Call of Cthulhu - Dark Corners of the Earth Review
Most survival horror games are just not that scary. Games in which I have to assault a Nazi machine gun nest put me more on edge than those in which I must shoot slow-moving, shuffling targets with a taste for brains. Besides, they far too often rely on cheap scares of the monster in the closet variety. This might work well enough to frighten teenage girls in a movie theater, but it takes a lot more than that to stand the back hair on end of a gamer sitting in a dark room in his boxers. Yeah, buddy, a lot more. It takes atmosphere, suspense, and a pervasive undercurrent of dread. Nothing builds fear more than an imagination sown with these seeds and then left to nurture the terror on its own. This is not an easy thing to do in a game – if it were there would be a lot more scary games out there – which is why a game that gets it right is so enjoyable. Call of Cthulhu: Dark Corners of the Earth is one of those games.
|This is where it all begins.|
Call of Cthulhu is based on the works of horror pioneer HP Lovecraft. If you’ve never read Lovecraft, don’t worry – you don’t need to be familiar with his work in order to enjoy the game. If you’re already a Lovecraft fan, though, you’ll be in heaven while playing this game. It not only stays true to the mythos created by Lovecraft, it does an excellent job of creating settings that look like they leapt straight out of the pages of his books. You’ll also be able to pick up on all of the little details and references to Lovecraft’s work that the developers have sprinkled throughout the game.
Part of the magic weaved by the game is due to the feeling of immersion that it generates.

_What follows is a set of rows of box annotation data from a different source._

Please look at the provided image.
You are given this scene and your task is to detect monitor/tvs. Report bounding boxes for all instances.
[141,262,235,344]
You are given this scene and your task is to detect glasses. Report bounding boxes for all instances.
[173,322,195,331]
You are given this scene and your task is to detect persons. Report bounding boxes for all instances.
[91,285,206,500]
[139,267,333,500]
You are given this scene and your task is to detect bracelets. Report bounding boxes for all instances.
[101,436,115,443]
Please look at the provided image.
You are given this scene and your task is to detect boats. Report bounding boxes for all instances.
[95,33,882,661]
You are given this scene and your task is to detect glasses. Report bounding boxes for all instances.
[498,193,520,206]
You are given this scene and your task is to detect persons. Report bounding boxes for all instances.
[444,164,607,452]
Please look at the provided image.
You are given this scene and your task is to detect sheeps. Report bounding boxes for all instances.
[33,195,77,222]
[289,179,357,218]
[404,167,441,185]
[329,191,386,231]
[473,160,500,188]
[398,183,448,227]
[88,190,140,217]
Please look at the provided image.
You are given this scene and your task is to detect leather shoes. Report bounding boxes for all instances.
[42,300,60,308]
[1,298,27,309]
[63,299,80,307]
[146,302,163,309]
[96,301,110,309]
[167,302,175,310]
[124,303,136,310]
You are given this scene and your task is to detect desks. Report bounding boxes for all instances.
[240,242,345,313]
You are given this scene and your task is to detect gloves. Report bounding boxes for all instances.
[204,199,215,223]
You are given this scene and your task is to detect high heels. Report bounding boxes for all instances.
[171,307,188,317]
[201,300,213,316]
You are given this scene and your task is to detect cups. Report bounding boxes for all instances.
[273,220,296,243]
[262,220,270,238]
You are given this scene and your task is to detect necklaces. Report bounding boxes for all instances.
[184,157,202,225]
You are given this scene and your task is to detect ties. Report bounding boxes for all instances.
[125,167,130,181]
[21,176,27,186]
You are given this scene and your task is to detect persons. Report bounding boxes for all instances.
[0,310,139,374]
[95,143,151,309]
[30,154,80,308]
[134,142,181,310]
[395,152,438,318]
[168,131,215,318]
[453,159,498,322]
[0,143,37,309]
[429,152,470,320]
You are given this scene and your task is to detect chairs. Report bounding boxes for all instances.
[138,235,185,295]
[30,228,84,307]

This immersion begins with the interface which is completely devoid of any HUD devices – no health bar, no ammo count, nothing. Everything that you see in the game you see through Jack’s eyes. Even the cutscenes do not take you outside of Jack’s head as you will see them all play out through his eyes. The game does have an inventory screen that lets you monitor your health, but it doesn’t intrude upon your experience unless you want it to. There are plenty of visual cues to let you know when things are going grim for you, such as blurry or red vision, so there’s no need to constantly monitor your health directly anyway. Speaking of health, you’ll take damage exactly where you’re hit so don’t be surprised if a brutal attack to your leg leaves you limping with a broken bone.